Ikarus Mobile Security 1.7, specifically, scored only four out of six points in protection and three out of six in usability. Needless to say, it's not making our list of the best Android antivirus apps.
For reference, the protection score means that the program detected 97.9 percent of known Android malware, and only 95.6 percent of new Android malware. These numbers may sound high, but the industry averages are 99.6 and 99.5 percent, respectively, meaning that an awful lot could slip through in those last few percentages.
The company evaluated the Android software on two counts: Protection and Usability.
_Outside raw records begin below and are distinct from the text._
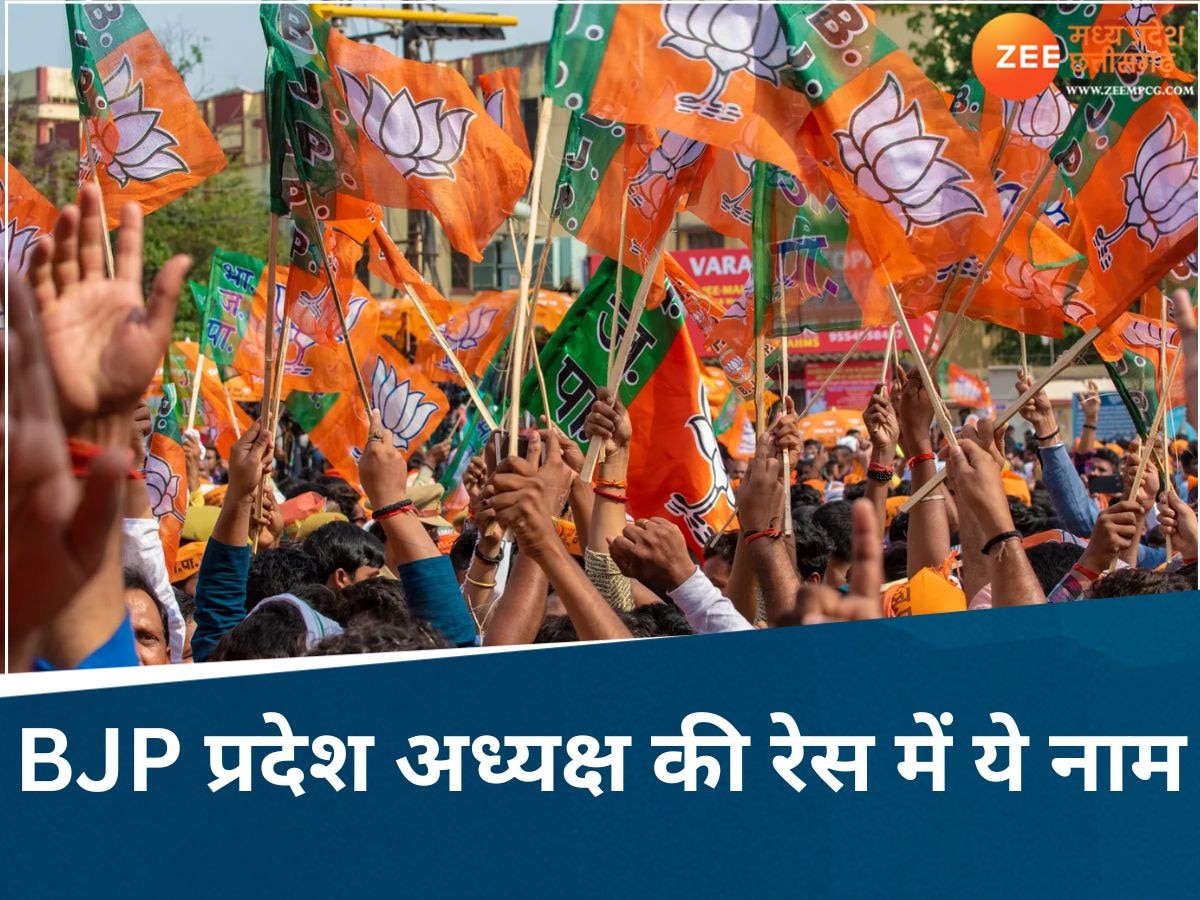 MP में टल सकता है BJP प्रदेश अध्यक्ष का चुनाव, छत्तीसगढ़ की वजह से बदलेगा समीकरण!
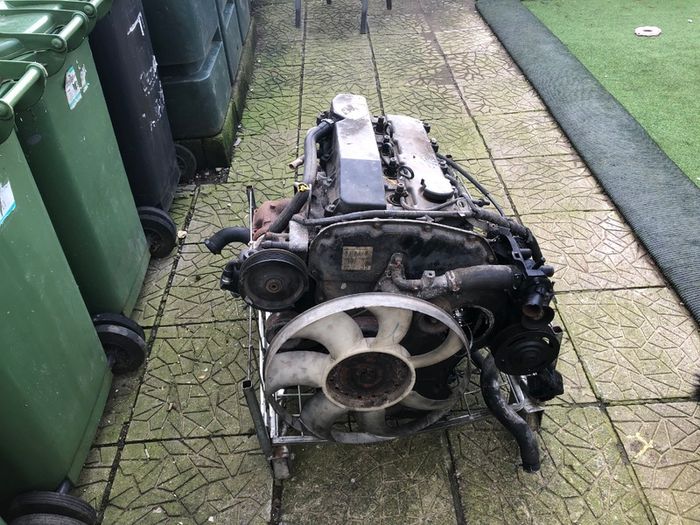 Ford transit mk6 engine 125 bhp for sale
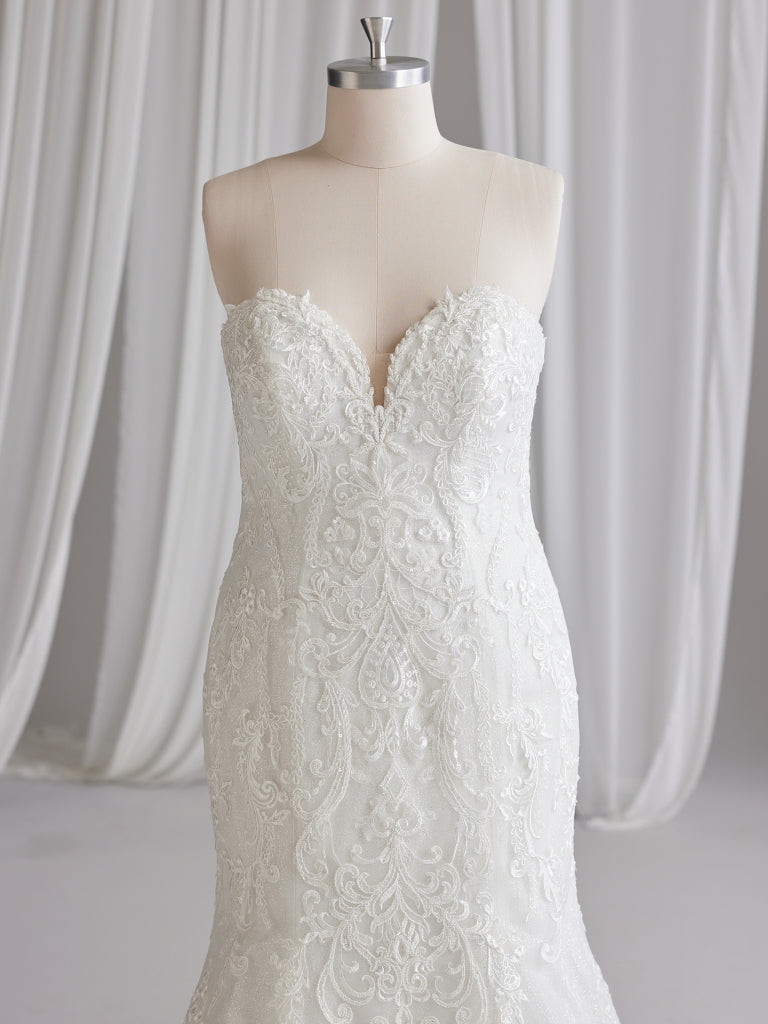 Frederique Royale by Maggie Sottero - Wedding Dresses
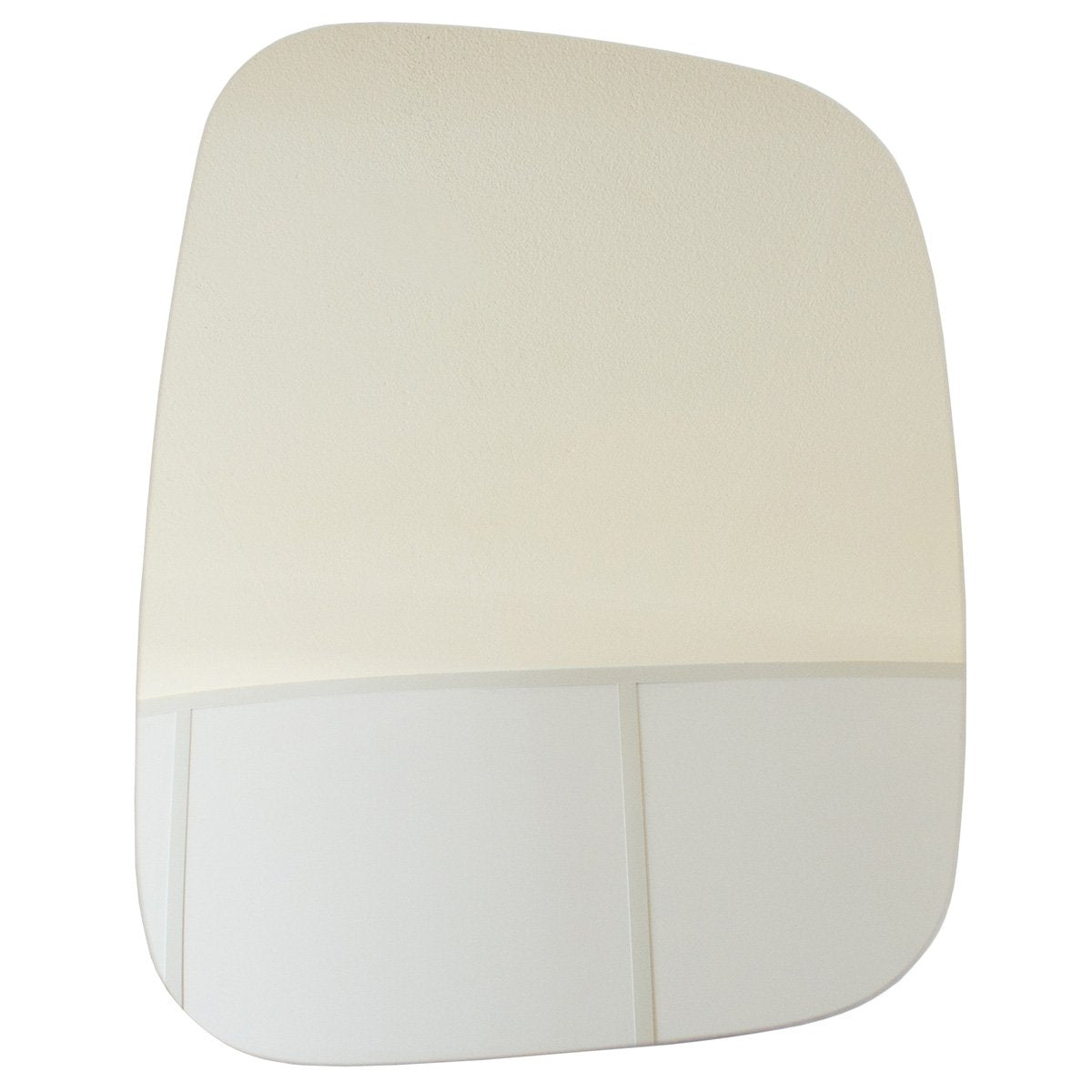 VW Caddy III 04-13 HEATED mirror insert right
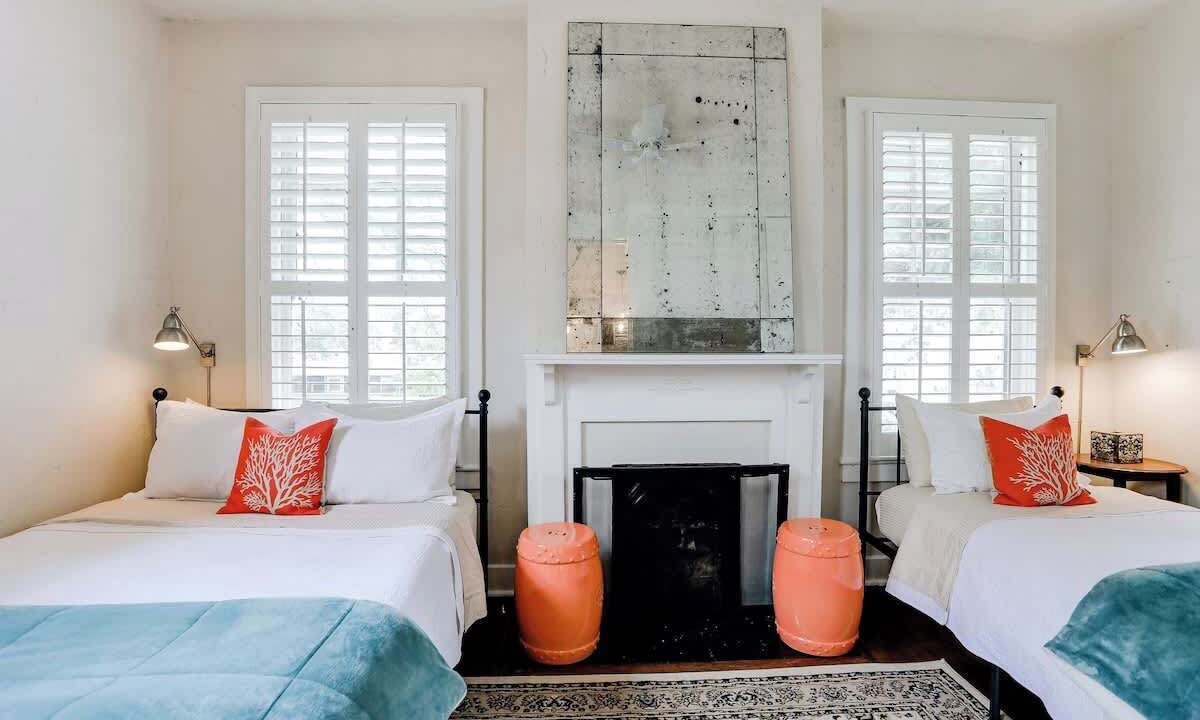 Photo of Bedroom in Savannah Victorian District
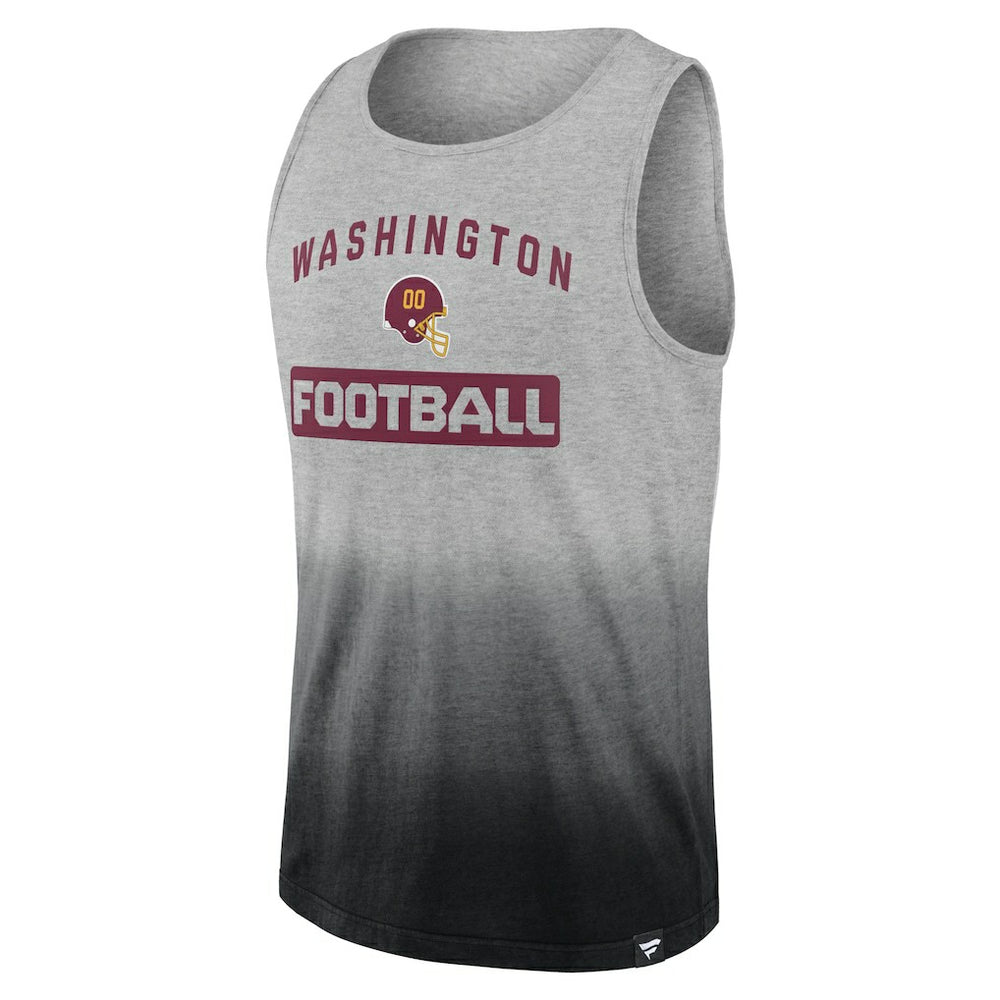 Washington Commanders Our Year Tank Top - Heathered Gray/Black - Fanatics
The former was a quantitative measurement of how well the program could detect both new and tried-and-true Android malware.
The latter was a more qualitative assessment of how user-friendly a program was: an important metric, considering that both the tech-savvy and tech-illiterate alike own Android smartphones.
Quick Heal Total Security 2.01 and NSHC Droid-X 3.0 likewise received substandard scores for protection, while AVG AntiVirus Free 4.4 failed to impress with its user interface.
For those Android owners running one of the top 16 apps: AhnLab V3 Mobile Security 3.0, Antiy AVL 2.3, Avast Mobile Security 4.0, Avira Free Android Security 4.2, Baidu Mobile Security 5.8, Bitdefender Mobile Security 2.46, BullGuard Mobile Security 14.0, Cheetah Mobile Clean Master 5.10, Cheetah Mobile CM Security 2.7, ESET Mobile Security & Antivirus 3.0, G Data Internet Security 25.9, Kaspersky Lab Internet Security 11.9, Norton Mobile Security 3.11, PSafe Total 2.5, Qihoo 360 AntiVirus 2.1, Sophos Mobile Security 5.0 and Trend Micro Mobile Security 7.0, you can rest easy. Those all scored six out of a possible six points in both protection and usability.
Four other programs all scored decently well in both categories, but fell short of the category leaders: Alibaba Mobile Security 2.8, McAfee Mobile Security 4.5, Tencent Mobile Security Manager 5.7 and Webroot SecureAnywhere Mobile 3.7.
AV-Test, a Madeburg, Germany-based security firm, has made its name by evaluating protection programs for computers and mobile devices on a regular basis and ranking the results.
The last time it tested Android products was back in July, and September's rankings, while not drastically different, help illustrate which programs are consistently good and which consistently fall short.
The bottom line is that the vast majority of the products tested will protect you from almost all known and new Android malware. Even the programs that did not score well still keep your system much safer than nothing at all.
Barring a security suite, the best way to keep an Android device safe is to disallow installation of apps from third-party sources (you can do this in the Settings menu) and be judicious about following suspicious links.